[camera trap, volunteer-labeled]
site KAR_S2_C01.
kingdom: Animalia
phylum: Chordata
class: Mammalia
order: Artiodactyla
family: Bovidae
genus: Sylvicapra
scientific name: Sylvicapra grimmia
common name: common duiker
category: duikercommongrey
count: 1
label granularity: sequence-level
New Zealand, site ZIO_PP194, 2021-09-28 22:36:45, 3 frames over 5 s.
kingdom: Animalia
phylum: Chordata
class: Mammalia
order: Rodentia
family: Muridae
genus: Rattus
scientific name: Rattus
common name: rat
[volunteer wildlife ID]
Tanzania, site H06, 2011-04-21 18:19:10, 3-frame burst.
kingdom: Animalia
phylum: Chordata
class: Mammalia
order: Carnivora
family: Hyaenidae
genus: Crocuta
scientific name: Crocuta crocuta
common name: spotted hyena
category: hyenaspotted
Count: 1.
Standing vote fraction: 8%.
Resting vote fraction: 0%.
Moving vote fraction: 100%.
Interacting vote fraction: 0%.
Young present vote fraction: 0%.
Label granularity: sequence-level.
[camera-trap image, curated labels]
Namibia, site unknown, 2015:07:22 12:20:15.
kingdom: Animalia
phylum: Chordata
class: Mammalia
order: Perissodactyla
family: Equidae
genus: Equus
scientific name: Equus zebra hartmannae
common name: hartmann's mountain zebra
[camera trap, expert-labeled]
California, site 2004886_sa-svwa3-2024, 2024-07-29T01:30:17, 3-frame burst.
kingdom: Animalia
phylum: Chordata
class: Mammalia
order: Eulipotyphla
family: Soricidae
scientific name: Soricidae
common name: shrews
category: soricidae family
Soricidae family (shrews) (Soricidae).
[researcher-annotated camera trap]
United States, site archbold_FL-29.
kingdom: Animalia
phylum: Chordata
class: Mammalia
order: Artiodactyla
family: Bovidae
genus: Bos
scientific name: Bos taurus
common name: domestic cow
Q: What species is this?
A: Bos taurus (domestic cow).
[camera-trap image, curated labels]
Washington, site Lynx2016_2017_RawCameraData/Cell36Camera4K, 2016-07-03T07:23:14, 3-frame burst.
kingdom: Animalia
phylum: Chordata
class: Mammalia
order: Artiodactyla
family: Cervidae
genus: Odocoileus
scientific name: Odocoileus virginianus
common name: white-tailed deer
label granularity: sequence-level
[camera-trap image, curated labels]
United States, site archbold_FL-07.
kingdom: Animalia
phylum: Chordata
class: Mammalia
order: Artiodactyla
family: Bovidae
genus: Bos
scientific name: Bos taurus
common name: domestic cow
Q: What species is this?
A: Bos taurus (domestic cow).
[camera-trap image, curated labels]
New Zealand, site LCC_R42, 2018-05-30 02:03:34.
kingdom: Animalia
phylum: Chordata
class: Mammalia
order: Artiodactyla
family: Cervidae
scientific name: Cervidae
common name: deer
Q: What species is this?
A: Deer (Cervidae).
---------------
## Work instructions
The response must contain every entry, each one identical to the original.

## Answer area
[camera trap, volunteer-labeled]
site KAR_S2_C01.
kingdom: Animalia
phylum: Chordata
class: Mammalia
order: Artiodactyla
family: Bovidae
genus: Sylvicapra
scientific name: Sylvicapra grimmia
common name: common duiker
category: duikercommongrey
count: 1
label granularity: sequence-level
New Zealand, site ZIO_PP194, 2021-09-28 22:36:45, 3 frames over 5 s.
kingdom: Animalia
phylum: Chordata
class: Mammalia
order: Rodentia
family: Muridae
genus: Rattus
scientific name: Rattus
common name: rat
[volunteer wildlife ID]
Tanzania, site H06, 2011-04-21 18:19:10, 3-frame burst.
kingdom: Animalia
phylum: Chordata
class: Mammalia
order: Carnivora
family: Hyaenidae
genus: Crocuta
scientific name: Crocuta crocuta
common name: spotted hyena
category: hyenaspotted
Count: 1.
Standing vote fraction: 8%.
Resting vote fraction: 0%.
Moving vote fraction: 100%.
Interacting vote fraction: 0%.
Young present vote fraction: 0%.
Label granularity: sequence-level.
[camera-trap image, curated labels]
Namibia, site unknown, 2015:07:22 12:20:15.
kingdom: Animalia
phylum: Chordata
class: Mammalia
order: Perissodactyla
family: Equidae
genus: Equus
scientific name: Equus zebra hartmannae
common name: hartmann's mountain zebra
[camera trap, expert-labeled]
California, site 2004886_sa-svwa3-2024, 2024-07-29T01:30:17, 3-frame burst.
kingdom: Animalia
phylum: Chordata
class: Mammalia
order: Eulipotyphla
family: Soricidae
scientific name: Soricidae
common name: shrews
category: soricidae family
Soricidae family (shrews) (Soricidae).
[researcher-annotated camera trap]
United States, site archbold_FL-29.
kingdom: Animalia
phylum: Chordata
class: Mammalia
order: Artiodactyla
family: Bovidae
genus: Bos
scientific name: Bos taurus
common name: domestic cow
Q: What species is this?
A: Bos taurus (domestic cow).
[camera-trap image, curated labels]
Washington, site Lynx2016_2017_RawCameraData/Cell36Camera4K, 2016-07-03T07:23:14, 3-frame burst.
kingdom: Animalia
phylum: Chordata
class: Mammalia
order: Artiodactyla
family: Cervidae
genus: Odocoileus
scientific name: Odocoileus virginianus
common name: white-tailed deer
label granularity: sequence-level
[camera-trap image, curated labels]
United States, site archbold_FL-07.
kingdom: Animalia
phylum: Chordata
class: Mammalia
order: Artiodactyla
family: Bovidae
genus: Bos
scientific name: Bos taurus
common name: domestic cow
Q: What species is this?
A: Bos taurus (domestic cow).
[camera-trap image, curated labels]
New Zealand, site LCC_R42, 2018-05-30 02:03:34.
kingdom: Animalia
phylum: Chordata
class: Mammalia
order: Artiodactyla
family: Cervidae
scientific name: Cervidae
common name: deer
Q: What species is this?
A: Deer (Cervidae).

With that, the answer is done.